Retype the whole of the data exactly.

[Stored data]
+===+

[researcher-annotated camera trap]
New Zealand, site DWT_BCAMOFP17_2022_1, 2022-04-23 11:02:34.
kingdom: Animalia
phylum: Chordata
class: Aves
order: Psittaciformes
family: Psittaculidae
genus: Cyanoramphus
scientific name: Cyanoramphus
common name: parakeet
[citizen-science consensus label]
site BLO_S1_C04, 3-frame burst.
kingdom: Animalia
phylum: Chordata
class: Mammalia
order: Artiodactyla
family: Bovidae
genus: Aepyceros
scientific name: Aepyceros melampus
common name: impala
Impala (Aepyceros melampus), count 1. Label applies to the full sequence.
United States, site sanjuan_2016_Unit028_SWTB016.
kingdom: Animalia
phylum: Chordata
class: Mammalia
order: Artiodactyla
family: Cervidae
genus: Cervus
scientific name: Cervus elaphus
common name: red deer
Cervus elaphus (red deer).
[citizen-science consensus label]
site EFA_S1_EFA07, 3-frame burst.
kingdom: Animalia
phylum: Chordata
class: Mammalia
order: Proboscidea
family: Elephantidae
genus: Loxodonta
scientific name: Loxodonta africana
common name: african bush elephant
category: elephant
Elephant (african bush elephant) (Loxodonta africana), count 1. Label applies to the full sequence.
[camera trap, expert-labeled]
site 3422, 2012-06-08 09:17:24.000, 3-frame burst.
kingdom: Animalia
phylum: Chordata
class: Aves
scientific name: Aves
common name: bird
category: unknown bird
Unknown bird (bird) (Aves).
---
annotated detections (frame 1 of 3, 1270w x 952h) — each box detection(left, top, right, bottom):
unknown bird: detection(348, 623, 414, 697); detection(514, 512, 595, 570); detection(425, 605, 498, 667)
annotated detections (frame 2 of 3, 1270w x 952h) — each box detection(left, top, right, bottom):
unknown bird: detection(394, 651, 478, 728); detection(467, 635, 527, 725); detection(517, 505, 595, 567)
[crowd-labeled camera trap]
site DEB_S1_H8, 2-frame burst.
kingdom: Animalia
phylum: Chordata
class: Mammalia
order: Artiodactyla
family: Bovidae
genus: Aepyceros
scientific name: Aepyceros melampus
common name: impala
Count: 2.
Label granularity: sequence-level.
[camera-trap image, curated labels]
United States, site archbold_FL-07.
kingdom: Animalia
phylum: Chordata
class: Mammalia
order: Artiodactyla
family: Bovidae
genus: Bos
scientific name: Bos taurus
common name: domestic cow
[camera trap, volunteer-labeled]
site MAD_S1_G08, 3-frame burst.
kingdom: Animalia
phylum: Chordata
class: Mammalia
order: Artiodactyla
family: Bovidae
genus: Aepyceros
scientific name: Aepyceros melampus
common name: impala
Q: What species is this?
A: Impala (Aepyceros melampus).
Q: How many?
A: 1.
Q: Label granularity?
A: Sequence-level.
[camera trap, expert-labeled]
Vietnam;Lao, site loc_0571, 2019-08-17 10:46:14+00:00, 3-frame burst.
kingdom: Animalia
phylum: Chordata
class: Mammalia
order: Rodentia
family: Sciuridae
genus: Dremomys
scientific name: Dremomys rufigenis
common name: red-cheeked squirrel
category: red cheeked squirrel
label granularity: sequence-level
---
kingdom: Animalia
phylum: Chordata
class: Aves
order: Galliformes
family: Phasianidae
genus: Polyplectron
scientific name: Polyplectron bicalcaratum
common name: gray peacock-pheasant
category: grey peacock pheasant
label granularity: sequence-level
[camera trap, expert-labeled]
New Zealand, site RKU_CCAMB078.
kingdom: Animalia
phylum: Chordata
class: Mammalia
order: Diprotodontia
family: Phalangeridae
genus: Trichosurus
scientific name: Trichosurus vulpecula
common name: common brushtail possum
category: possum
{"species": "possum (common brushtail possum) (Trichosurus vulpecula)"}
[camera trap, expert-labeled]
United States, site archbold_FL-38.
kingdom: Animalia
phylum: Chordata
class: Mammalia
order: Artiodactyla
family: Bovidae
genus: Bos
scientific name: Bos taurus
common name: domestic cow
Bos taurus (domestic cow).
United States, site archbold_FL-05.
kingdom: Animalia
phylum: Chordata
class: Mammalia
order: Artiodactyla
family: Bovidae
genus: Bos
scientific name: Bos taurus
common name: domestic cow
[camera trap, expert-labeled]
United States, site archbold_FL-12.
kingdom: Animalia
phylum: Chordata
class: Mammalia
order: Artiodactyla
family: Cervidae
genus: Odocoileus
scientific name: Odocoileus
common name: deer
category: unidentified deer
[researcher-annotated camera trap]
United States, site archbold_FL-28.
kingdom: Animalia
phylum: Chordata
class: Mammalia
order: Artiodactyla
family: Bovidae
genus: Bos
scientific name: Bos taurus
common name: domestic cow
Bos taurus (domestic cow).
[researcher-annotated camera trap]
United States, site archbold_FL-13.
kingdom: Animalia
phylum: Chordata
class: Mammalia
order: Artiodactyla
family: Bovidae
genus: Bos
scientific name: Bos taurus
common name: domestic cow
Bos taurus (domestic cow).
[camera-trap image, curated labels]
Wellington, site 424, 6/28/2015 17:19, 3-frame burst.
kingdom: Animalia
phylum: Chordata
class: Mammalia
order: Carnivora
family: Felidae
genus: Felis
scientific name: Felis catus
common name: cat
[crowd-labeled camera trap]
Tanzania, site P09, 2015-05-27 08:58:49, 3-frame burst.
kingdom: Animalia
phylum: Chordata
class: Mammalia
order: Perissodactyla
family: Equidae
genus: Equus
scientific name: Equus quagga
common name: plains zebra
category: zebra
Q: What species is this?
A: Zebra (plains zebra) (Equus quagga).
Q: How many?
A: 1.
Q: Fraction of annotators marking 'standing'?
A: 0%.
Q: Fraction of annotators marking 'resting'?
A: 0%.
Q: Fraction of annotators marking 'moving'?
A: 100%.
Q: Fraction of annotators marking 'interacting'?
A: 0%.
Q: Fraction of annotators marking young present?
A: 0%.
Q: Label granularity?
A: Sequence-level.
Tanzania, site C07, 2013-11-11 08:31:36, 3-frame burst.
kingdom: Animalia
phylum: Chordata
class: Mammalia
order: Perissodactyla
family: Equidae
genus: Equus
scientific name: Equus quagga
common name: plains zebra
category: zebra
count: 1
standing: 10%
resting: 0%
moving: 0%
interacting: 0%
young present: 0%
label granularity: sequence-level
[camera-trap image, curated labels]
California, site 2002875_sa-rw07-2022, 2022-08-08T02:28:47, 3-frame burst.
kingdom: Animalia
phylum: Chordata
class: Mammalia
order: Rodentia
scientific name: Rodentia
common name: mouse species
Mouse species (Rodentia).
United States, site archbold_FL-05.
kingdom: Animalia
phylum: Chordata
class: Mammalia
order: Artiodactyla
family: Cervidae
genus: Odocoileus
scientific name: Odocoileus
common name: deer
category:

+===+

- _SOLUTION TO THE PROBLEM_
[researcher-annotated camera trap]
New Zealand, site DWT_BCAMOFP17_2022_1, 2022-04-23 11:02:34.
kingdom: Animalia
phylum: Chordata
class: Aves
order: Psittaciformes
family: Psittaculidae
genus: Cyanoramphus
scientific name: Cyanoramphus
common name: parakeet
[citizen-science consensus label]
site BLO_S1_C04, 3-frame burst.
kingdom: Animalia
phylum: Chordata
class: Mammalia
order: Artiodactyla
family: Bovidae
genus: Aepyceros
scientific name: Aepyceros melampus
common name: impala
Impala (Aepyceros melampus), count 1. Label applies to the full sequence.
United States, site sanjuan_2016_Unit028_SWTB016.
kingdom: Animalia
phylum: Chordata
class: Mammalia
order: Artiodactyla
family: Cervidae
genus: Cervus
scientific name: Cervus elaphus
common name: red deer
Cervus elaphus (red deer).
[citizen-science consensus label]
site EFA_S1_EFA07, 3-frame burst.
kingdom: Animalia
phylum: Chordata
class: Mammalia
order: Proboscidea
family: Elephantidae
genus: Loxodonta
scientific name: Loxodonta africana
common name: african bush elephant
category: elephant
Elephant (african bush elephant) (Loxodonta africana), count 1. Label applies to the full sequence.
[camera trap, expert-labeled]
site 3422, 2012-06-08 09:17:24.000, 3-frame burst.
kingdom: Animalia
phylum: Chordata
class: Aves
scientific name: Aves
common name: bird
category: unknown bird
Unknown bird (bird) (Aves).
---
annotated detections (frame 1 of 3, 1270w x 952h) — each box detection(left, top, right, bottom):
unknown bird: detection(348, 623, 414, 697); detection(514, 512, 595, 570); detection(425, 605, 498, 667)
annotated detections (frame 2 of 3, 1270w x 952h) — each box detection(left, top, right, bottom):
unknown bird: detection(394, 651, 478, 728); detection(467, 635, 527, 725); detection(517, 505, 595, 567)
[crowd-labeled camera trap]
site DEB_S1_H8, 2-frame burst.
kingdom: Animalia
phylum: Chordata
class: Mammalia
order: Artiodactyla
family: Bovidae
genus: Aepyceros
scientific name: Aepyceros melampus
common name: impala
Count: 2.
Label granularity: sequence-level.
[camera-trap image, curated labels]
United States, site archbold_FL-07.
kingdom: Animalia
phylum: Chordata
class: Mammalia
order: Artiodactyla
family: Bovidae
genus: Bos
scientific name: Bos taurus
common name: domestic cow
[camera trap, volunteer-labeled]
site MAD_S1_G08, 3-frame burst.
kingdom: Animalia
phylum: Chordata
class: Mammalia
order: Artiodactyla
family: Bovidae
genus: Aepyceros
scientific name: Aepyceros melampus
common name: impala
Q: What species is this?
A: Impala (Aepyceros melampus).
Q: How many?
A: 1.
Q: Label granularity?
A: Sequence-level.
[camera trap, expert-labeled]
Vietnam;Lao, site loc_0571, 2019-08-17 10:46:14+00:00, 3-frame burst.
kingdom: Animalia
phylum: Chordata
class: Mammalia
order: Rodentia
family: Sciuridae
genus: Dremomys
scientific name: Dremomys rufigenis
common name: red-cheeked squirrel
category: red cheeked squirrel
label granularity: sequence-level
---
kingdom: Animalia
phylum: Chordata
class: Aves
order: Galliformes
family: Phasianidae
genus: Polyplectron
scientific name: Polyplectron bicalcaratum
common name: gray peacock-pheasant
category: grey peacock pheasant
label granularity: sequence-level
[camera trap, expert-labeled]
New Zealand, site RKU_CCAMB078.
kingdom: Animalia
phylum: Chordata
class: Mammalia
order: Diprotodontia
family: Phalangeridae
genus: Trichosurus
scientific name: Trichosurus vulpecula
common name: common brushtail possum
category: possum
{"species": "possum (common brushtail possum) (Trichosurus vulpecula)"}
[camera trap, expert-labeled]
United States, site archbold_FL-38.
kingdom: Animalia
phylum: Chordata
class: Mammalia
order: Artiodactyla
family: Bovidae
genus: Bos
scientific name: Bos taurus
common name: domestic cow
Bos taurus (domestic cow).
United States, site archbold_FL-05.
kingdom: Animalia
phylum: Chordata
class: Mammalia
order: Artiodactyla
family: Bovidae
genus: Bos
scientific name: Bos taurus
common name: domestic cow
[camera trap, expert-labeled]
United States, site archbold_FL-12.
kingdom: Animalia
phylum: Chordata
class: Mammalia
order: Artiodactyla
family: Cervidae
genus: Odocoileus
scientific name: Odocoileus
common name: deer
category: unidentified deer
[researcher-annotated camera trap]
United States, site archbold_FL-28.
kingdom: Animalia
phylum: Chordata
class: Mammalia
order: Artiodactyla
family: Bovidae
genus: Bos
scientific name: Bos taurus
common name: domestic cow
Bos taurus (domestic cow).
[researcher-annotated camera trap]
United States, site archbold_FL-13.
kingdom: Animalia
phylum: Chordata
class: Mammalia
order: Artiodactyla
family: Bovidae
genus: Bos
scientific name: Bos taurus
common name: domestic cow
Bos taurus (domestic cow).
[camera-trap image, curated labels]
Wellington, site 424, 6/28/2015 17:19, 3-frame burst.
kingdom: Animalia
phylum: Chordata
class: Mammalia
order: Carnivora
family: Felidae
genus: Felis
scientific name: Felis catus
common name: cat
[crowd-labeled camera trap]
Tanzania, site P09, 2015-05-27 08:58:49, 3-frame burst.
kingdom: Animalia
phylum: Chordata
class: Mammalia
order: Perissodactyla
family: Equidae
genus: Equus
scientific name: Equus quagga
common name: plains zebra
category: zebra
Q: What species is this?
A: Zebra (plains zebra) (Equus quagga).
Q: How many?
A: 1.
Q: Fraction of annotators marking 'standing'?
A: 0%.
Q: Fraction of annotators marking 'resting'?
A: 0%.
Q: Fraction of annotators marking 'moving'?
A: 100%.
Q: Fraction of annotators marking 'interacting'?
A: 0%.
Q: Fraction of annotators marking young present?
A: 0%.
Q: Label granularity?
A: Sequence-level.
Tanzania, site C07, 2013-11-11 08:31:36, 3-frame burst.
kingdom: Animalia
phylum: Chordata
class: Mammalia
order: Perissodactyla
family: Equidae
genus: Equus
scientific name: Equus quagga
common name: plains zebra
category: zebra
count: 1
standing: 10%
resting: 0%
moving: 0%
interacting: 0%
young present: 0%
label granularity: sequence-level
[camera-trap image, curated labels]
California, site 2002875_sa-rw07-2022, 2022-08-08T02:28:47, 3-frame burst.
kingdom: Animalia
phylum: Chordata
class: Mammalia
order: Rodentia
scientific name: Rodentia
common name: mouse species
Mouse species (Rodentia).
United States, site archbold_FL-05.
kingdom: Animalia
phylum: Chordata
class: Mammalia
order: Artiodactyla
family: Cervidae
genus: Odocoileus
scientific name: Odocoileus
common name: deer
category:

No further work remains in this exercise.